- Exercise -
Can you copy the text of all five records below, character for character, without including any of the pictures?

★ ★ ★ ★ ★

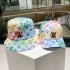 Hat Best replica designer Sun Hat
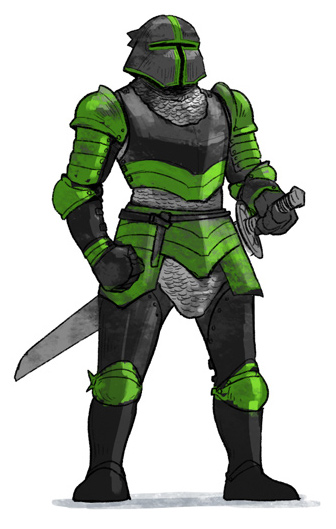 File:Rustaengmarder solo by Artsy Nada.jpg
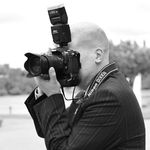 Ronald Aubin - @aubin.ronald - Instagram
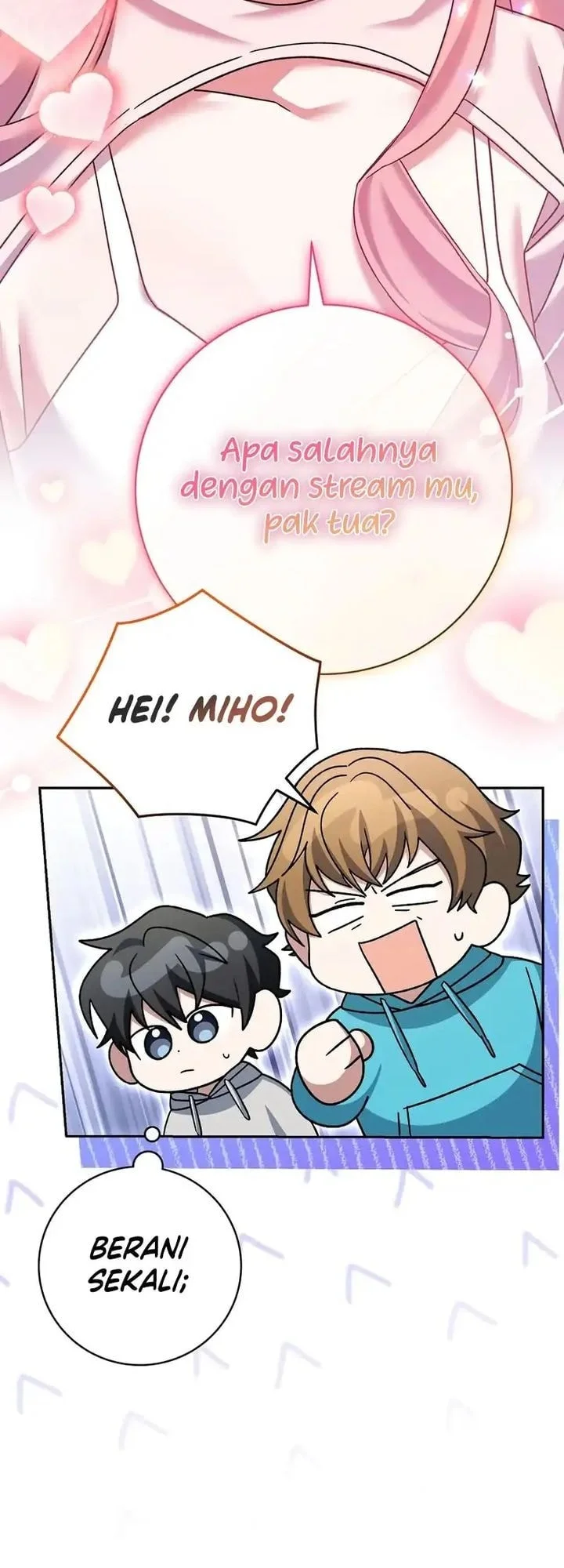 Chapter 87 - halaman 16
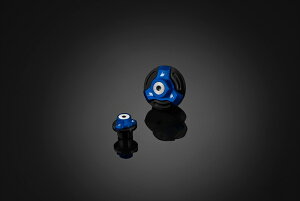 oCNp[cBIKERS(oCJ[Y) WFl[^[Jo[Lbv u[ H0144-BLU4549950836346CL250 23-24 Rebel250 17-25 CT125 20-24 MONKEY125 18-24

★ ★ ★ ★ ★

- Solved exercise -
 Hat Best replica designer Sun Hat
 File:Rustaengmarder solo by Artsy Nada.jpg
 Ronald Aubin - @aubin.ronald - Instagram
 Chapter 87 - halaman 16
 oCNp[cBIKERS(oCJ[Y) WFl[^[Jo[Lbv u[ H0144-BLU4549950836346CL250 23-24 Rebel250 17-25 CT125 20-24 MONKEY125 18-24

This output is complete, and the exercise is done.